“A matança dos inocentes” | Por Solange Maria do Carmo

A bíblia é cheia de textos que escorrem sangue. E não estamos falando apenas do Antigo Testamento. Nos escritos neotestamentários, eles também aparecem: lá está Jesus sangrando na cruz ou a cabeça de João Batista na bandeja conforme pedido de Herodíades. E não poderia ficar de fora o intrigante texto da matança dos meninos feita por Herodes, quando se viu enganado pelos magos, conforme relata Mt 2,13-18. Sobre esse último, intriga o fato de Jesus ter escapado. Já Saramago dizia que não podia crer num Deus que avisou o pai José para fugir com o filhinho para o Egito, mas deixou Herodes exterminar a meninada da região. De fato, se levarmos o texto ao pé da letra não é possível crer no Deus de Jesus Cristo: seria um disparate por fé num Deus injusto assim.


Entendamos o texto. Trata-se de um gênero literário chamado midraxe, muito utilizado na cultura hebraica: uma história ou lei era criada para reavivar a força de uma antiga promessa ou profecia ou evento fundante. É o caso da novela de Jonas, que quer rediscutir o amor de Deus por todos – inclusive Nínive, a cidade inimiga – e não só pelo povo de Israel.  


O mesmo se dá neste texto de Mateus. Para esse evangelista, Jesus é o novo Moisés, que dá a nova Lei para o novo Israel, a comunidade cristã. Ele sobe a montanha e prega como Moisés. Ele diz: “Ouviste o que foi dito… eu, porém, vos digo”, dando a nova lei. O novo Moisés está instruindo o novo povo de Deus. 


Logo é preciso fazer tudo, mas tudo mesmo, para que Jesus se assemelhe a esse personagem, inclusive fazê-lo viver a experiência de escapar da matança como Moisés outrora das mãos do faraó. 


É preciso entender que não estamos diante de um relato real, factual, mas de um relato teológico, que precisa ser lido à luz do Êxodo. Qual a diferença? Um relato teológico usa nomes, pessoas e locais conhecidas e até fatos primitivos, para transmitir a mensagem que deseja: a fé em Deus. Não quer contar os fatos tais como foram, como é a tentativa da história hoje.
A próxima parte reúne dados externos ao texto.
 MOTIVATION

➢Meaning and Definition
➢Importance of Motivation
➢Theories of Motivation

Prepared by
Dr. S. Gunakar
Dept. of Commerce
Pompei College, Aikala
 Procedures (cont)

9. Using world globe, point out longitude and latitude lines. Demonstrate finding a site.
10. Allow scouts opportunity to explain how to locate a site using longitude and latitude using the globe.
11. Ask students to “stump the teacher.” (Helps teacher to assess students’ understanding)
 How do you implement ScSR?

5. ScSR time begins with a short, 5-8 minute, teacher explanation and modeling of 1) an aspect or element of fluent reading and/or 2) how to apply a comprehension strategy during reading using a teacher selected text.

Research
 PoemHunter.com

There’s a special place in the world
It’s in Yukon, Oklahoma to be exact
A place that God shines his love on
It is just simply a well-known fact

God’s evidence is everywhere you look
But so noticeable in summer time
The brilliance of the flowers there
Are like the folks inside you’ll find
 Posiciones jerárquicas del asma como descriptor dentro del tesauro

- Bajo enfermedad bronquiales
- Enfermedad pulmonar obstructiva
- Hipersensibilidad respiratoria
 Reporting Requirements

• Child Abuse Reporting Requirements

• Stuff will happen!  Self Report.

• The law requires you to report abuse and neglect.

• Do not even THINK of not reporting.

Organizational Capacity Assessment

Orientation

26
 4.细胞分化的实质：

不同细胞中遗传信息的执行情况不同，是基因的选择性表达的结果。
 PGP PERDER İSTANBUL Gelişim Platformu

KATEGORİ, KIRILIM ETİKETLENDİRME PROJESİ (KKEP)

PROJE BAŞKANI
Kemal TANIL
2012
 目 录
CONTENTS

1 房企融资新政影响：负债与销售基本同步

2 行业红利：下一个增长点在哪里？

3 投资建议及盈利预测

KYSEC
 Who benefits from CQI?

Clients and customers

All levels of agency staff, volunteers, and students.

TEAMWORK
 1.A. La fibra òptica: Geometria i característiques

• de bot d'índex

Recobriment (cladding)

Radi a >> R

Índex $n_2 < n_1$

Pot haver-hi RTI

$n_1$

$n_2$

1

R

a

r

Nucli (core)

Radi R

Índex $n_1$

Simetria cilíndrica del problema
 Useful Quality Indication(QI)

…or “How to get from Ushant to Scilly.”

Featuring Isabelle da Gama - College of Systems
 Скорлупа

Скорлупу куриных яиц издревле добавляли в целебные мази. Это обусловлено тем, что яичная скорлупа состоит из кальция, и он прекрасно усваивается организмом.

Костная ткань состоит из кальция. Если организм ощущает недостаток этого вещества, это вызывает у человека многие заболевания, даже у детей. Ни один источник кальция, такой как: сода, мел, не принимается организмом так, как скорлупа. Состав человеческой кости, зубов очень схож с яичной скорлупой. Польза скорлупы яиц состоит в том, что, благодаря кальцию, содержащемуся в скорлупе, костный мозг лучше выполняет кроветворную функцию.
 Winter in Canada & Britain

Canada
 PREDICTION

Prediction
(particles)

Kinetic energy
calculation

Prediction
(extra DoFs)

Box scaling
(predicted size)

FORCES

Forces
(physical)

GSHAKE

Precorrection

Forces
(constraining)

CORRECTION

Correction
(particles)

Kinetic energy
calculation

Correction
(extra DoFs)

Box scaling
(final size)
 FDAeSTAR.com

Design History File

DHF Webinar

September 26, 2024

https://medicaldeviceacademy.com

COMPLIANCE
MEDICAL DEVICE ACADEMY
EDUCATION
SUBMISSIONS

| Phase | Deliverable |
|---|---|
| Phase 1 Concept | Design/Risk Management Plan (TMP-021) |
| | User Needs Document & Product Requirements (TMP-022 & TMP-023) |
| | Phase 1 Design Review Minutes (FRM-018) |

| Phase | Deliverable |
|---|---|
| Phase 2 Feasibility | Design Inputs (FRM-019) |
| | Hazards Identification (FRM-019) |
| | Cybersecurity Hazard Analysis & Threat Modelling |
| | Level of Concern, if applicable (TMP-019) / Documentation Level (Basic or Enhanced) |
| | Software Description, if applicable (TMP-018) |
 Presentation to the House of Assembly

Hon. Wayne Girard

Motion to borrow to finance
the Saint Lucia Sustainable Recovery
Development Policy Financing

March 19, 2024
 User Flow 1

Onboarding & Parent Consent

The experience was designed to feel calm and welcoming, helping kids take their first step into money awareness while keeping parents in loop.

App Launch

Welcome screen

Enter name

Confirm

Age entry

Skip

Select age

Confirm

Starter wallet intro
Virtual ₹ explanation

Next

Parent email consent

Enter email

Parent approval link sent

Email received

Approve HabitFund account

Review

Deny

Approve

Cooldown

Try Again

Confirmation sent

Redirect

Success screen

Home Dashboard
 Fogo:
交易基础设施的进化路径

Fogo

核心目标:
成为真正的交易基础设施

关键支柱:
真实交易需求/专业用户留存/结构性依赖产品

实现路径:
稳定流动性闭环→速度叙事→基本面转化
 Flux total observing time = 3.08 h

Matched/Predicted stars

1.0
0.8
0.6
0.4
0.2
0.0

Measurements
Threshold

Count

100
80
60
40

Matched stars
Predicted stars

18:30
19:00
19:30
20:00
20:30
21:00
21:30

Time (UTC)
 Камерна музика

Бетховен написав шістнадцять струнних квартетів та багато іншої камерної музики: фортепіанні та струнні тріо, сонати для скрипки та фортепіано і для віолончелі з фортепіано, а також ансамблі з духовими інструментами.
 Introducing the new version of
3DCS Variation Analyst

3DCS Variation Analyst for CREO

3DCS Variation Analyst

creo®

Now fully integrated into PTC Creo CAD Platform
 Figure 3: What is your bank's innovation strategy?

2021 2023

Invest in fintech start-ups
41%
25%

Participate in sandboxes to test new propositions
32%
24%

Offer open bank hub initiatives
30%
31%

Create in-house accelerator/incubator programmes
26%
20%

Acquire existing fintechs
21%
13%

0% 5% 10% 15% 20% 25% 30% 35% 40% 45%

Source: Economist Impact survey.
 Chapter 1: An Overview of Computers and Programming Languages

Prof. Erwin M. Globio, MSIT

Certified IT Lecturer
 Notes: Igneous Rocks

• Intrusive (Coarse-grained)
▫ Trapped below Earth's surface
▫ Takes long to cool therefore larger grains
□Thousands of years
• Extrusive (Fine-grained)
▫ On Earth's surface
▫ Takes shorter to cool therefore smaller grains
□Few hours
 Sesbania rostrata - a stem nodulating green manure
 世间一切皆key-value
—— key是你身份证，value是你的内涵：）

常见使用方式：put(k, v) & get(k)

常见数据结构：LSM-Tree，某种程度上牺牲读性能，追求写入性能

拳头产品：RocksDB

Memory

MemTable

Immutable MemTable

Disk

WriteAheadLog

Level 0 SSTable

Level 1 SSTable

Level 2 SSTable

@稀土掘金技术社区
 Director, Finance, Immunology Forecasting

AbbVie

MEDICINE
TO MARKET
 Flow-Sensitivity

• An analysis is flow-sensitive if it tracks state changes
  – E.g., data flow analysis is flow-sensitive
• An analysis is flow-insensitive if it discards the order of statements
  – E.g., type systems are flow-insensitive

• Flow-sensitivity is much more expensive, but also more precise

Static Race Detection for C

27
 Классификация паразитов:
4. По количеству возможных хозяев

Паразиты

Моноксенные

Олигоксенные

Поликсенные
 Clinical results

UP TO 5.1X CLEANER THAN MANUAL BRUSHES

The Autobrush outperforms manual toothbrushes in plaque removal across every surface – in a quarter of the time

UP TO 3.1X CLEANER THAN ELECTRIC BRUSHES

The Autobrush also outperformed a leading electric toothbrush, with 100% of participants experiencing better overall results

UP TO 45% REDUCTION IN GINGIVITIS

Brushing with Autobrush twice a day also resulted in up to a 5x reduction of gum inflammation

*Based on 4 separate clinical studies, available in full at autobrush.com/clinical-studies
Que ninguém se espante com isso, afinal a bíblia não é um ditado de Deus, mas uma construção humana, por inspiração ou moção divina, que passa por todas as realidades e vivências do autor e de sua comunidade de destino. Deus não ditou a bíblia, nem uma linha. O povo que vivenciou a experiência com Deus, por meio de um autor, escreveu suas experiências a partir de seu contexto, sua língua, sua realidade e, é claro, dos gêneros literários que conhecia.


Jesus, inclusive, é levado ao Egito para de lá ser retirado, como Moisés. Por que iriam José e Maria para terra da escravidão? Não faz sentido algum. Por que este relato tão fatídico passaria em branco sem registros na história? Por que Deus salvaria um e não todos? Não seria mais fácil mandar um raio sobre a cabeça de Herodes? Ah! Porque não é Deus quem está escrevendo o evangelho, mas Mateus, um rabino que conhece bem a Escritura e os gêneros literários por ela usados. Mateus revisita a matança no Egito por ocasião do nascimento de Moisés para dizer que Jesus é o novo Moisés, o verdadeiro libertador. Qualquer leitor minimamente tarimbado na Escritura sabia bem o que Mateus estava dizendo. Nós é que, por causa do fundamentalismo bíblico, fazemos interpretações equivocadas hoje.